For local services, the status values are:
* O2_LOCAL_NOTIME - the service is local, but we cannot send scheduled  
    messages because we do not have a synchronized clock  
* O2_LOCAL - the service is local, and timed messages will work  
 
For remote services, the status values are:
* O2_REMOTE_NOTIME - the service is remote, but we cannot send scheduled 
    messages because we do not have a synchronized clock 
* O2_REMOTE - the service is remote, and timed messages will work 

To implement the remote status, we need to know if the *remote*
process has clock synchronization. Therefore, when clock
synchronization is achieved, a process will send a message to all
connected processes "register" the fact that they are
synchronized. When connecting to a new process, the discovery info
will include clock synchronization status.

Messages
--------

!_o2/dy "sssii" b_or_l_endian application_name ip tcp_port udp_port
        o2_discovery_handler(): message arrives by UDP broadcast or a
        send to localhost; this is a notification that another O2
        process exists. The tcp_port is the server port listening for
        connections. The udp_port is the discovery port.

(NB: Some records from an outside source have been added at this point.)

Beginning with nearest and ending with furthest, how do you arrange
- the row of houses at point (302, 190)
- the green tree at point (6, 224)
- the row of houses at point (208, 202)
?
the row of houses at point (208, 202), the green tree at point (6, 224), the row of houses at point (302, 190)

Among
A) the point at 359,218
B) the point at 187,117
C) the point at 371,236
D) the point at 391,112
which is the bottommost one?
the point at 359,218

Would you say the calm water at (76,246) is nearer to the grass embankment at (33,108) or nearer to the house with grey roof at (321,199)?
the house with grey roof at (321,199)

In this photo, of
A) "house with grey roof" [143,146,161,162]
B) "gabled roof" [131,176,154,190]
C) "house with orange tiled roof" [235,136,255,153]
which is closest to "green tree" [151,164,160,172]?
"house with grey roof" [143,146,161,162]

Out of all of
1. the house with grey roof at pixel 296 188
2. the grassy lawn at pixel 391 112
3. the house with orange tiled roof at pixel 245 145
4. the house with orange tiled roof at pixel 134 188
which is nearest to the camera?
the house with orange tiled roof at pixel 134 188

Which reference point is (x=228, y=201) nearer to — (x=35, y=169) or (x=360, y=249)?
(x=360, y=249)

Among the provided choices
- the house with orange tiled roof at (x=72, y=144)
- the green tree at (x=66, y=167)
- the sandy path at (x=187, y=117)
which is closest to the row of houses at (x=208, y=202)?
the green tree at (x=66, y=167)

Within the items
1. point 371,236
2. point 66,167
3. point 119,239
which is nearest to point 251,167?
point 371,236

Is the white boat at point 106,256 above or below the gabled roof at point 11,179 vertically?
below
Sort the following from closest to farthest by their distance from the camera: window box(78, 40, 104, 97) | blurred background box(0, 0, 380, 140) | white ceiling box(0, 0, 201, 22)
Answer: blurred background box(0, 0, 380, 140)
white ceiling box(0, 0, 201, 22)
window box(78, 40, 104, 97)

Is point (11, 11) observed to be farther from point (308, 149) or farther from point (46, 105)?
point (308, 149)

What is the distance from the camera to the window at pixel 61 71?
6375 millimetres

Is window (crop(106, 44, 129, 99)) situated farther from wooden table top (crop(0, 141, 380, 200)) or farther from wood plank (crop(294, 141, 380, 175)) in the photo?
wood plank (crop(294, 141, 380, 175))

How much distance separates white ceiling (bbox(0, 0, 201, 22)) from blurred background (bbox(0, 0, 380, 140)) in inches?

!_o2/in "ssiii" b_or_l_endian ip tcp_port_number udp_port_number clocksync
        o2_initial_handler(): message arrives via tcp to initialize
        connection between two processes. clocksync is true (1) if the
        process is already synchronized to the master clock

!_o2/sv "s..." process_name service1 service2 ...
        o2_services_handler(): message arrives via tcp to announce the
        initial list or an additional service

!_o2/sd "ss" process_name service
        o2_service_delete_handler(): message arrives via tcp to
        announce the service has been deleted from the sending process

!_o2/ds ""
        o2_discovery_send_handler(): (no arguments) send next
        discovery message via broadcast and send to localhost

!_o2/ps ""
        o2_ping_send_handler(): (no arguments) send next ping message
        to clock service (_cs)

!_cs/get "is" serial_no reply_to
        o2_ping_handler(): sends serial_no and master clock time back
        to sender by appending "/get-reply" to the reply_to argument
        to form a reply path.

<path>/get-reply "it" serial_no master_time
        o2_ping_reply_handler(): receive the time read from the master
        clock (via udp) in response to a !_cs/get message.